2021’de Fox’u satın alarak Blue Sky’ı satın alan Disney, oyuncular ve ekip için planlanan gösterimden yalnızca iki gün önce stüdyoyu ve onunla birlikte “Nimona”yı kapattı. Stevenson, “Aynen böyle, 450 kişi işsiz kaldı” diye hatırladı. “Kalp kırıcıydı.”

Ekip, bir tür prömiyer ve bir veda olan gösterime devam etmeye karar verdi. Quane, “Kimse Zoom toplantısından çıkmak istemedi,” diye hatırladı.

Ertesi yıl, yaratıcılar projeyi satın almak için aylar harcadıktan sonra, Annapurna Pictures filmi yeniden canlandırmayı seçti. Moretz, “Hepimiz bir araya geldik ve sadece ağlamak istedik, çünkü gibiydik, Nimona hayatta kaldı,” dedi. “Kim olduğunun ve dayanıklılığının tam bir kanıtıydı.”
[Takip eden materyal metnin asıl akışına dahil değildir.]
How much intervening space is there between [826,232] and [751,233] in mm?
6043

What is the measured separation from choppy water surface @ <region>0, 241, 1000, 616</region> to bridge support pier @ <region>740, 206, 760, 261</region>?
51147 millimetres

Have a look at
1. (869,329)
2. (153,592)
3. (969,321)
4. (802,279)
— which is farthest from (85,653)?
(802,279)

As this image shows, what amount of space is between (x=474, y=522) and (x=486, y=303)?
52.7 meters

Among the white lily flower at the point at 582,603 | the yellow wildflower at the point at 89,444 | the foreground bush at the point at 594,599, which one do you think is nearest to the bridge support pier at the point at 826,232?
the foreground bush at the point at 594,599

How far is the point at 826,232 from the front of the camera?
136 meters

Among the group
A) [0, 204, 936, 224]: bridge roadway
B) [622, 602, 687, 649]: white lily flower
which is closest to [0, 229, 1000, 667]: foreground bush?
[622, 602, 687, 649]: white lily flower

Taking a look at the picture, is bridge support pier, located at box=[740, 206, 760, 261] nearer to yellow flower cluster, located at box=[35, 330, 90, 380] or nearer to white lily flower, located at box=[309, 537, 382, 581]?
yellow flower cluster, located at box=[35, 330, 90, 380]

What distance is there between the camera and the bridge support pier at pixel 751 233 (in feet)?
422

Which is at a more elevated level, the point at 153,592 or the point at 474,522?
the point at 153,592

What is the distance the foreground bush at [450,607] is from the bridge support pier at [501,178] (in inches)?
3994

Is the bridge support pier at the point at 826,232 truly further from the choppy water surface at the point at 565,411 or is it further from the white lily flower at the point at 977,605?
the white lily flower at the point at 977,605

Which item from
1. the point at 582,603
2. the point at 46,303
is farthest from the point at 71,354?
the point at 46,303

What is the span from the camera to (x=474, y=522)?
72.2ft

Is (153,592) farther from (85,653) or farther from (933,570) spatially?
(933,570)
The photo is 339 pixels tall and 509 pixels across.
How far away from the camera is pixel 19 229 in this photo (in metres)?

Filmi bir trans alegorisi olarak izlemek istiyorsanız, orada kesinlikle çok şey var. Ama şatolar, şövalyeler, lazer topları ve uçan arabalarla dolu, bir şeyleri havaya uçurmayı seven, şekil değiştiren bir doğanın gücünün başrolde olduğu güzel animasyonlu bir macera hikayesini izlemek istiyorsanız, o da var. Stevenson, her iki okumaya da yer olduğunu düşünüyor.

“Lumberjanes” ve 15 yaşında yazdığı bir romana dayanan bir proje üzerinde çalışan Stevenson, “Bu konudaki görüşlerim değişmeye devam ediyor” dedi. “Bir yandan, açık temsilin gerçekten çok önemli olduğunu düşünüyorum. Ama aynı zamanda, çocukken bu şekilde pazarlansaydı asla okuyamayacağım bazı medyalar olduğunu da biliyorum.

“Sanırım çizgi romanı şimdi yapıyor olsaydım, onunla yapacağım çok daha fazla şey var ve filmin bunu yaptığını görmek harika,” diye devam etti. “Ama aynı zamanda, bunu açıkça ifade eden bir hikayeye sahip olmanın belirli bir gücü olduğunu düşünüyorum, ancak bu kitabı çocuklarına vermeye daha az istekli olabilecek ebeveynlerin radarından kaçıyor olabilir.”

Haberois Editör

Türkiye'nin bir numaralı haber platformu olan Haberois, okuyucularına en güncel son dakika haberlerini tarafsız olarak sunar.